In practice, we tend to compromise since we are seeking only actionable experiences that are frequent or important enough to make a difference and that can be remediated. Yet, even given such restrictions, we are still tapping episodic or autobiographical memories that are relatively free of excessive halo effects because the respondent must “relive” the experience in order to provide a response.
Our data matrix is not random but reflects an underlying dynamics that creates blocks of related rows and columns. In order to simplify this discussion we can restrict ourself to feature usage. For example, sports fans must watch live events in high definition. One’s fanaticism is measure by the breadth and frequency of events watched. It is easy to image a block in our data matrix with sport fans as the rows, sporting events as the columns and frequency as the cell entries. Kids in the household along with children’s programming generate another block, and so on. To be clear, we co-cluster or bicluster the rows and columns simultaneously for it is their interaction that creates clusters.

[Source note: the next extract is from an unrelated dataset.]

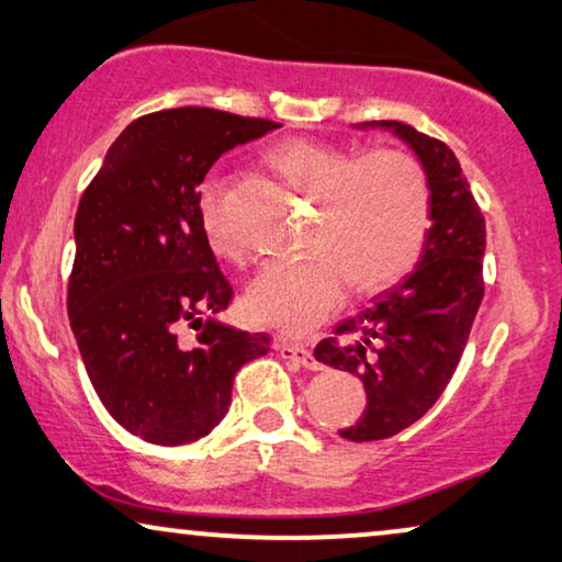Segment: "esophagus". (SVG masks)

The underlying dynamics responsible for the co-clustering of the rows and the columns can be called a latent feature. It is latent because it is not directly observed, and like factor analysis, we will name the latent construct using coefficients or loadings reflecting its relationships to the observed columns. “Feature” was chosen due to the sparsity of the coefficients with only a few sizeable values and the remaining close to zero. As a result, we tend to speak of co-clustering rows and columns so that “latent feature” seems more appropriate than latent variable.
You can find an example analysis of a feature usage inventory using the R package NMF in a previous post. In addition, all the R code needed to run such an analysis can be found in a separate post. In fact, much of my writing over the last several months has focused on NMF, so you may wish to browse. There are other alternatives for biclustering in R, but nonnegative matrix factorization is such an easy transition from principal component analysis and mixture modeling that most should have little trouble performing and interpreting the analysis.